§ Aim
Include no pictures. Output exactly the lines from the one that contains "How far is the" through the final line of the entries.

§ Records to use

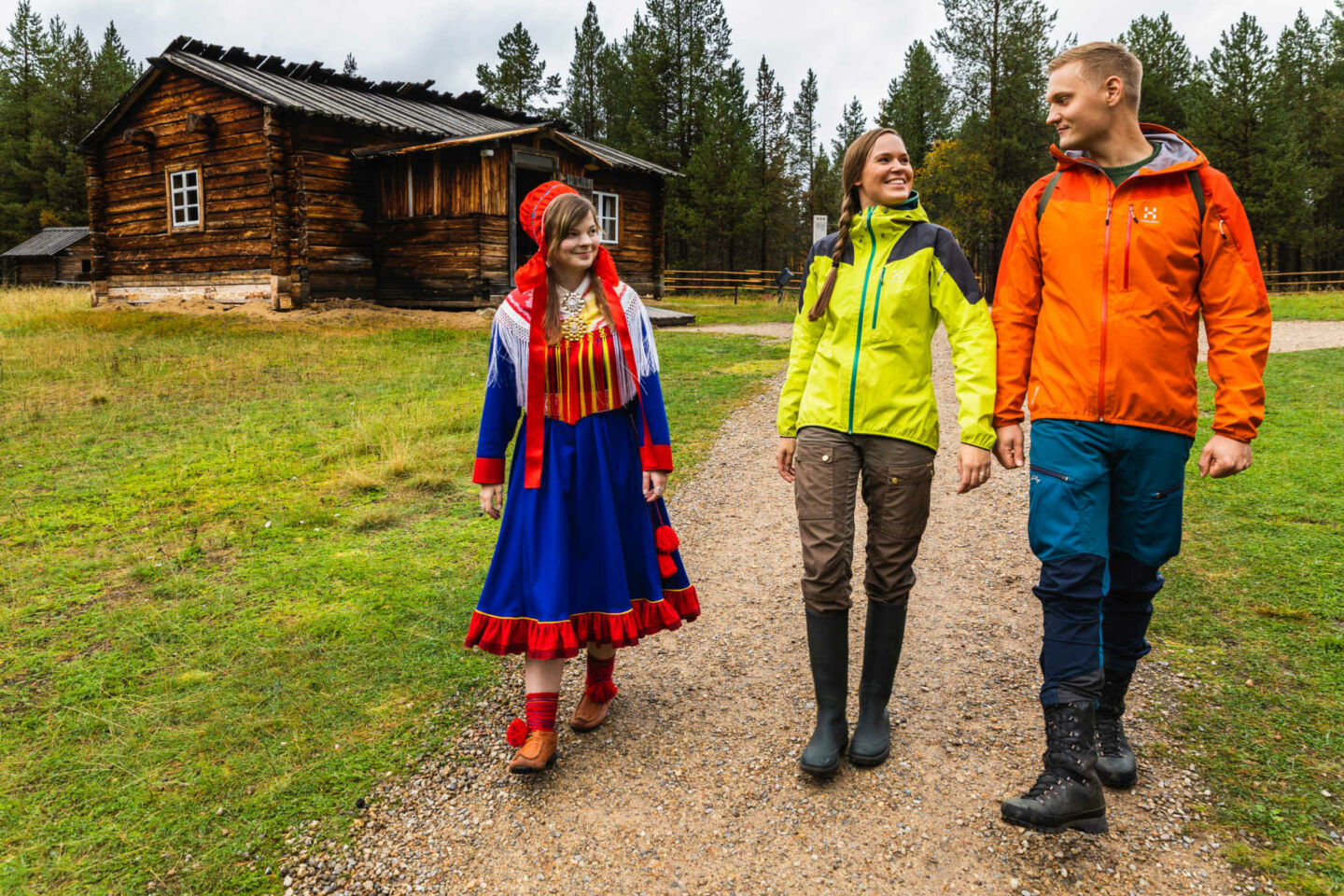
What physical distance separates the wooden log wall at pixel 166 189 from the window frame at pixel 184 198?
0.06 m

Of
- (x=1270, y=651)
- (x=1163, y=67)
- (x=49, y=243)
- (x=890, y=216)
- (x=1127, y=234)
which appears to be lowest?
(x=1270, y=651)

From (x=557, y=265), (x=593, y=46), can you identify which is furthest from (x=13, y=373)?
(x=593, y=46)

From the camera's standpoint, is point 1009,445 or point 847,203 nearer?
point 1009,445

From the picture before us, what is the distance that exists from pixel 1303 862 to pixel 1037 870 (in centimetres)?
72

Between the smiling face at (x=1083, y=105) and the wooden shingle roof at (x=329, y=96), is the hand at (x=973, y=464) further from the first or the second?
the wooden shingle roof at (x=329, y=96)

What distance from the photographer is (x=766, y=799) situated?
2719 millimetres

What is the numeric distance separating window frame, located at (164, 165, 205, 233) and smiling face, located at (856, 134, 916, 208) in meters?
19.3

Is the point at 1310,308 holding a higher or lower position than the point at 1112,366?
higher

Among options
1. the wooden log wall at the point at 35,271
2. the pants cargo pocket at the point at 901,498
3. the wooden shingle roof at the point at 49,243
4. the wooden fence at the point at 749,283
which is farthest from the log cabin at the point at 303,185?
the wooden log wall at the point at 35,271

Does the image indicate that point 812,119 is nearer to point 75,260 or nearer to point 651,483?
point 75,260

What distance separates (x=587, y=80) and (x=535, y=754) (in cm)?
4905

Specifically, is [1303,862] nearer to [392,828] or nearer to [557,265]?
[392,828]

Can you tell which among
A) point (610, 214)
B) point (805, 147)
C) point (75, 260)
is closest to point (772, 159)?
point (805, 147)

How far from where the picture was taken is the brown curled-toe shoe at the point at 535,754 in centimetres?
282
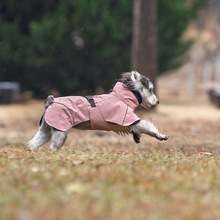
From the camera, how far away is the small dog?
7.94m

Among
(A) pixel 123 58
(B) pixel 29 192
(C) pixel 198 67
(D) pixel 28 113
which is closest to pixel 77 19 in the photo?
(A) pixel 123 58

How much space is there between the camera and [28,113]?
64.1ft

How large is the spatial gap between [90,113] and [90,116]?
0.05 meters

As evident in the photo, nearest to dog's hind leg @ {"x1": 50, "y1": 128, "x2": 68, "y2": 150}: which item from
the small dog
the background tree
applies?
the small dog

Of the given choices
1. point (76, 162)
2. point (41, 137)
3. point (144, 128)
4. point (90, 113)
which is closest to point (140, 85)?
point (144, 128)

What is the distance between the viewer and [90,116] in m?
8.07

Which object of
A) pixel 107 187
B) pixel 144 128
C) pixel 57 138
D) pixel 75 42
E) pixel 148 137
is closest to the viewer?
pixel 107 187

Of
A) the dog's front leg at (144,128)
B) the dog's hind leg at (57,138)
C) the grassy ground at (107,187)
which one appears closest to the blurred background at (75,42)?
the dog's front leg at (144,128)

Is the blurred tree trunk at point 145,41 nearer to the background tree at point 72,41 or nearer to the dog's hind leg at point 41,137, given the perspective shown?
the background tree at point 72,41

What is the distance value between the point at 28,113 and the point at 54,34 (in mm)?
4213

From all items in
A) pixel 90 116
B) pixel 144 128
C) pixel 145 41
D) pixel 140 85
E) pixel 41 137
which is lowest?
pixel 41 137

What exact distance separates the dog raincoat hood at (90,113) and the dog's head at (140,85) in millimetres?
457

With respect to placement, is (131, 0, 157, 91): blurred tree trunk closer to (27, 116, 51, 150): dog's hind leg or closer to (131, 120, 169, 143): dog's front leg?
(131, 120, 169, 143): dog's front leg

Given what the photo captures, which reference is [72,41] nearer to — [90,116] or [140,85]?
[140,85]
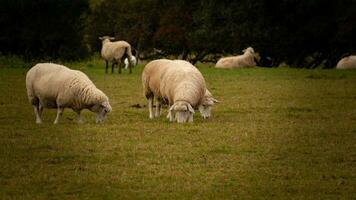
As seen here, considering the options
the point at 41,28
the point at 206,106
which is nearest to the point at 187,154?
the point at 206,106

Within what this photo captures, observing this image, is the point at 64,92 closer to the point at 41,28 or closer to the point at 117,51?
the point at 117,51

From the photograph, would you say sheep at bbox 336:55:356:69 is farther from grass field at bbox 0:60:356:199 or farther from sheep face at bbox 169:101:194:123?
sheep face at bbox 169:101:194:123

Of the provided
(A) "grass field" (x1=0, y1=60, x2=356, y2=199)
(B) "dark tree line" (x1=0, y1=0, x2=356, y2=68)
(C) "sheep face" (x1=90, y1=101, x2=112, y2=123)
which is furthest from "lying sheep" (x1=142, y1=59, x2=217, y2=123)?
(B) "dark tree line" (x1=0, y1=0, x2=356, y2=68)

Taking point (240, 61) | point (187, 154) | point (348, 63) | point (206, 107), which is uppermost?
point (187, 154)

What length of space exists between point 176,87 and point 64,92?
2239 mm

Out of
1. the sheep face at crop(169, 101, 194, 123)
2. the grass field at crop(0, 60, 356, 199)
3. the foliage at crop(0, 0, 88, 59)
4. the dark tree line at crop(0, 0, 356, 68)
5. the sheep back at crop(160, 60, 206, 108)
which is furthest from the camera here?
the foliage at crop(0, 0, 88, 59)

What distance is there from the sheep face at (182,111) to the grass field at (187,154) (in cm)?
27

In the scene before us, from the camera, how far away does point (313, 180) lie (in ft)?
37.1

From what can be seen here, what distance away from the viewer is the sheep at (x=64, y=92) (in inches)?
685

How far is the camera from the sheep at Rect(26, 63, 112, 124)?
17.4m

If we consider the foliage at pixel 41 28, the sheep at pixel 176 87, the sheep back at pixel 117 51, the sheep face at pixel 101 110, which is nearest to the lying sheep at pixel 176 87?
the sheep at pixel 176 87

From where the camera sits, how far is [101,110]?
58.2ft

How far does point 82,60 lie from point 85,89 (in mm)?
31298

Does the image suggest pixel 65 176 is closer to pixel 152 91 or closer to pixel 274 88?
pixel 152 91
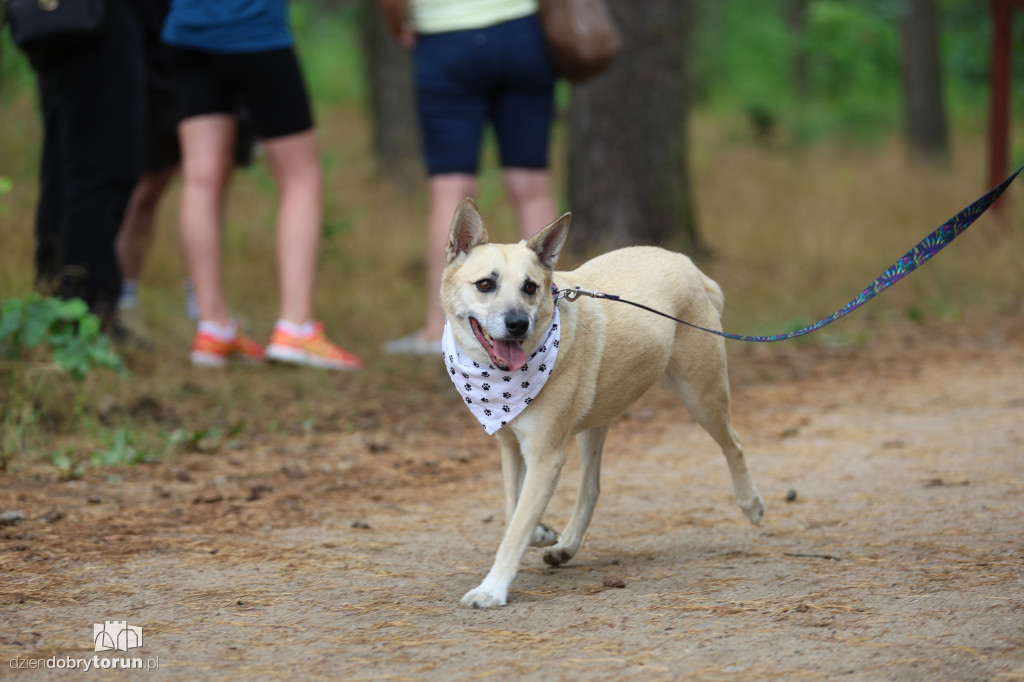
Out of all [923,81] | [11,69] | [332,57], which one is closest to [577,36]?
[11,69]

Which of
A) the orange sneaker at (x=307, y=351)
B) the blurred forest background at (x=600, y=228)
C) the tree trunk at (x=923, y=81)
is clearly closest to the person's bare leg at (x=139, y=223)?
the blurred forest background at (x=600, y=228)

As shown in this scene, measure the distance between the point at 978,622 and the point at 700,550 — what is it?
1042 millimetres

§ Full response
How far is the camera from the sheep at Rect(26, 63, 112, 124)?
17.4m

If we consider the foliage at pixel 41 28, the sheep at pixel 176 87, the sheep back at pixel 117 51, the sheep face at pixel 101 110, which is nearest to the lying sheep at pixel 176 87?
the sheep at pixel 176 87

From where the camera sits, how far is [101,110]?
58.2ft

How far does point 82,60 lie from point 85,89 (in mm)?
31298

Does the image suggest pixel 65 176 is closer to pixel 152 91 or closer to pixel 274 88?
pixel 152 91
Out of all [923,81] | [11,69] | [332,57], which one is closest to [577,36]?
[11,69]

Which of
A) the orange sneaker at (x=307, y=351)
B) the blurred forest background at (x=600, y=228)
C) the tree trunk at (x=923, y=81)
is clearly closest to the person's bare leg at (x=139, y=223)?
the blurred forest background at (x=600, y=228)

As shown in this scene, measure the distance between the point at 978,622 and the point at 700,550 — what is it?
1042 millimetres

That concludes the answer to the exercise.